Deriving the number of salience maps an observer has from the number and quality of concurrent centroid judgments

[C. Koch, S. Ullman, Hum. Neurobiol.4, 219–227 (1985)] proposed a 2D topographical salience map that took feature-map outputs as its input and represented the importance “saliency” of the feature inputs at each location as a real number. The computation on the map, “winner-take-all,” was used to predict action priority. We propose that the same or a similar map is used to compute centroid judgments, the center of a cloud of diverse items. [P. Sun, V. Chu, G. Sperling, Atten. Percept.

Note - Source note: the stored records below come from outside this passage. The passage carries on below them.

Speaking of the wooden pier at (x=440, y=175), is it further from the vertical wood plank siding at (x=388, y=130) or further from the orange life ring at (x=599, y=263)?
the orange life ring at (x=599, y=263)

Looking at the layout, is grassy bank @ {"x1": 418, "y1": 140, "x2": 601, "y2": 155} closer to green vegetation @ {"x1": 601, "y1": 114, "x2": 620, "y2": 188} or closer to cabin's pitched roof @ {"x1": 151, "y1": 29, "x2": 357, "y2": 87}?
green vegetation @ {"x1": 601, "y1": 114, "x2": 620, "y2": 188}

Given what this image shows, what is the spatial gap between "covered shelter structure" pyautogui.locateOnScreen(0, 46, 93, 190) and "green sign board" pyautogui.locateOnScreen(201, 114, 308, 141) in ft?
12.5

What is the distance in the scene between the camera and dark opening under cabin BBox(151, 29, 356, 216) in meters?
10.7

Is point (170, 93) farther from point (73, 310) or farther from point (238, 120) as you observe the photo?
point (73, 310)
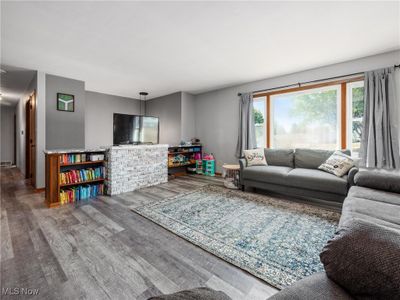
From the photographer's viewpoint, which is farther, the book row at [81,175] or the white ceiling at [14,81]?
the white ceiling at [14,81]

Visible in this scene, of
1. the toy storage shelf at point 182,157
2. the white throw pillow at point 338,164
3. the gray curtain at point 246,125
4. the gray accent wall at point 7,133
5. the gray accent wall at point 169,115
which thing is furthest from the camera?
the gray accent wall at point 7,133

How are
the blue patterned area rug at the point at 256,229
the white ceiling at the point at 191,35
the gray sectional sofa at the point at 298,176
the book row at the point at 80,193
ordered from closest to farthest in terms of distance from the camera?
the blue patterned area rug at the point at 256,229 < the white ceiling at the point at 191,35 < the gray sectional sofa at the point at 298,176 < the book row at the point at 80,193

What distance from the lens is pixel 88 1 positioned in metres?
1.85

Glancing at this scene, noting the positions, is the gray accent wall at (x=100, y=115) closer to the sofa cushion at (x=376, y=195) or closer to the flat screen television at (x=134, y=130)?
the flat screen television at (x=134, y=130)

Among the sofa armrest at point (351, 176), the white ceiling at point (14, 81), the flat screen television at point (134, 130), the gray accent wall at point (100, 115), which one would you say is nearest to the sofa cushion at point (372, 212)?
the sofa armrest at point (351, 176)

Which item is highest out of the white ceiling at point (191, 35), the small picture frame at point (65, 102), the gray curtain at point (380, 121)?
the white ceiling at point (191, 35)

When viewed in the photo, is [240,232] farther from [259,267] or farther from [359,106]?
[359,106]

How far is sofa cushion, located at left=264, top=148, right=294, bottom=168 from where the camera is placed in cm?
366

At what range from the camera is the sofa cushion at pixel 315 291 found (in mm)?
642

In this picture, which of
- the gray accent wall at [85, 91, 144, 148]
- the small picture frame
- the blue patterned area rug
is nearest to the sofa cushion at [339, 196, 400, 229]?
the blue patterned area rug

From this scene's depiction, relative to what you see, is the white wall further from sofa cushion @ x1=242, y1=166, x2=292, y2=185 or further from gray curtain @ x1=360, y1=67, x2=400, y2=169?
sofa cushion @ x1=242, y1=166, x2=292, y2=185

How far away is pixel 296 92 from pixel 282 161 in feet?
5.07

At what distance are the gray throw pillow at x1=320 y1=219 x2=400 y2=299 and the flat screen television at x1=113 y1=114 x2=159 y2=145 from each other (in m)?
4.12

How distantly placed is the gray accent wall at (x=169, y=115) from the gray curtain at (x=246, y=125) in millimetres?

Psychophys.83, 934–955 (2021)] demonstrated that following a 250-msec exposure of a 24-dot array of 3 intermixed colors, subjects could accurately report the centroid of each dot color, thereby indicating that these subjects had at least three salience maps. Here, we use a postcue, partial-report paradigm to determine how many more salience maps subjects might have. In 11 experiments, subjects viewed 0.3-s flashes of 28 to 32 item arrays composed of M, M = 3,...,8, different features followed by a cue to mouse-click the centroid of items of just the post-cued feature. Ideal detector response analyses show that subjects utilized at least 12 to 17 stimulus items. By determining whether a subject’s performance in (M-1)-feature experiments could/could-not predict performance in M-feature experiments, we conclude that one subject has at least 7 and the other two have at least five salience maps. A computational model shows that the primary performance-limiting factors are channel capacity for representing so many concurrently presented groups of items and working-memory capacity for so many computed centroids.